§ **Task requirements**
Can you render each line of the material as a JSON list of strings, one string per line, leaving out any blank lines?

Spatial relation data
********************

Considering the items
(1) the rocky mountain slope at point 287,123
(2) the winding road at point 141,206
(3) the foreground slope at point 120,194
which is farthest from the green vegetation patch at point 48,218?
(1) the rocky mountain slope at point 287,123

********************

§ **Written response**
[
  "Considering the items",
  "(1) the rocky mountain slope at point 287,123",
  "(2) the winding road at point 141,206",
  "(3) the foreground slope at point 120,194",
  "which is farthest from the green vegetation patch at point 48,218?",
  "(1) the rocky mountain slope at point 287,123"
]